Idolatry

Ministry Idolatry

Our hearts are idol factories. We all know this to be true. Ever since the fall of Adam and Eve, humanity has been doing its best to value itself outside of God and for its own purposes. Martin Luther was correct in his assessment that if a person gets the first commandment right (having no other gods before Him) then they would not ever transgress the rest of the commandments. All of our sins are rooted in our heart’s predisposition towards idolatry.

This can become increasingly a problem for people who have been called into ministry. Because the human heart is always looking for a way to justify itself outside of Jesus, it is very easy for us to try and find our standing before God in our service. Let me say from the outset, there is a fine line between walking out our callings and having ministry idolatry. Only God knows the intricacies of the human heart. So please do not think that I think that I know the motivations of another’s heart. I do not and realize (more and more each day) that before his own master a servant stands or falls. There are too many people writing in the comments sections of internet sites that think that they can speak about the motivations of another’s heart. I do not wish to add myself to that cacophonous chorus. But I do want to address a very present struggle that is at work within the heart’s of every minister.

For many of us, we struggle with finding our full identity in Christ alone. There is something glorious about being used by God to bless the world in the name of Jesus. But it is very easy to find our identity in our ministry rather than in Jesus alone. I believe that this is why so many cannot imagine their spiritual lives outside of the work that they do for Jesus. I often ask myself, “How would I do if God asked me to leave the pastoral ministry? Would I be bored? Would I like going to church? Would I feel a void?” By asking these questions, I have found that my heart finds its value in a million things other than Jesus. Looking back over my past as a Christian, I have found my heart exalting “being a Christian”, “being on the worship team”, “being an elder”, being an assistant pastor”, “being a church planter”, “being a part of a specific movement”, “being a conference speaker”, “being an author”, and on and on ad nauseum. Do you see how this goes?

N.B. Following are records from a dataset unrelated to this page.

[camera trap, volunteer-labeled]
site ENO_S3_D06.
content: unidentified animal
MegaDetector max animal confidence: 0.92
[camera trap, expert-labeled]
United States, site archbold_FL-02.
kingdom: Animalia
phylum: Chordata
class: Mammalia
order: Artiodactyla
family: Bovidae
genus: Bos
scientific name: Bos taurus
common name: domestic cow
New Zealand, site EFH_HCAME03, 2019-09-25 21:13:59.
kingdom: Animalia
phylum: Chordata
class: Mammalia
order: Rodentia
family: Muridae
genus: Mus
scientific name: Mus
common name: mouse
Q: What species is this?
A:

Ministry idolatry is a way to allow our service of God to keep us from actually relating with God. We can be incredibly busy and effective but yet really not relate with God at all. We allow our service for Him to define us rather than allow Him to define us for us. Anything that we value ourselves by or whatever our allegiance is outside of the person and work of Jesus, that is idolatry. So let us ask the Spirit of God to expose our heart idolatry!

5 replies
  1. Trip Kimball
    Trip Kimball says:

    Daniel, a big part of the ministry idolatry is what we think others think about us & what their attitude is towards us when our identity is not connected to a specific role of ministry. That’s what I’ve seen over the past few years.

    Why? I think it goes back to what Jesus said about the commandments…sorry, I think Jesus had it right over Luther (imho). We need to love the Lord… and love others…it’s a relational issue. What draws our heart away (as in the 1st Garden) is what “could be” or what we think is important, but ultimately we have to keep surrendering it to the Father (as Jesus in the 2nd Garden).

    After 40 years of ministry involvement, I grow tired of the closed circle of church and ministry. Yet, I find a refreshment being around new or young believers who are still working out their own salvation (Phil 2:12, 13), where spiritual things are still new. I also like the challenge of relating to un/nonbelievers, it forces me to relate at a different level. That’s what I enjoyed most when planting a church back in ’78. The closed circle of church is what helped stir my heart for world missions a decade later.

    Perhaps the issue is, how do we get “outside” of our identity as pastors/spiritual leaders and just be followers of Jesus? It’s a challenge to be sure, but I think Jesus gives us the model in the 2nd Garden (Gethsemane). How else can we hope to keep the deck clear of ministry idols?

    Reply
    • Don Steigerwald
      Don Steigerwald says:

      Trip,
      Thanks for sharing this. I have the blessing of being a licensed General Contractor as well as being an ordained pastor. My pulpit is a kitchen table or stack of lumber more than anything else, but the joy in being simply a follower of Jesus, as opposed to being a “Pastor” is simply awesome.
      The preconceptions and trips people lay on pastors and on themselves when they are around pastors aren’t there, so they are free to see just a guy who is flawed like them who has this kind of weird hope in a God he can’t see who he claims to know.
      I find it much easier to introduce them to a person rather than to teach them a theological concept.
      I think any Pastor would find great joy and growth if they could work outside of the church for a season and just “live like the laity”. It’s awesome.

      Reply
  2. Kellen Criswell
    Kellen Criswell says:

    Great word of caution, Daniel. I think a bunch of this can only be learned as God lets us achieve positions, opportunities, and through the process realize that as good as they can be, they aren’t Jesus. I think some of it is just part of the ride. Hopefully the lesson that Jesus is our sabbath and identiy doesn’t take longer for us to get than needed.

    Reply
  3. Tim Brown
    Tim Brown says:

    Thanks, Daniel – yes, it is amazing that ministry can serve to insulate us from God. Doing crowds out being. Position transcends possession. Man overshadows God.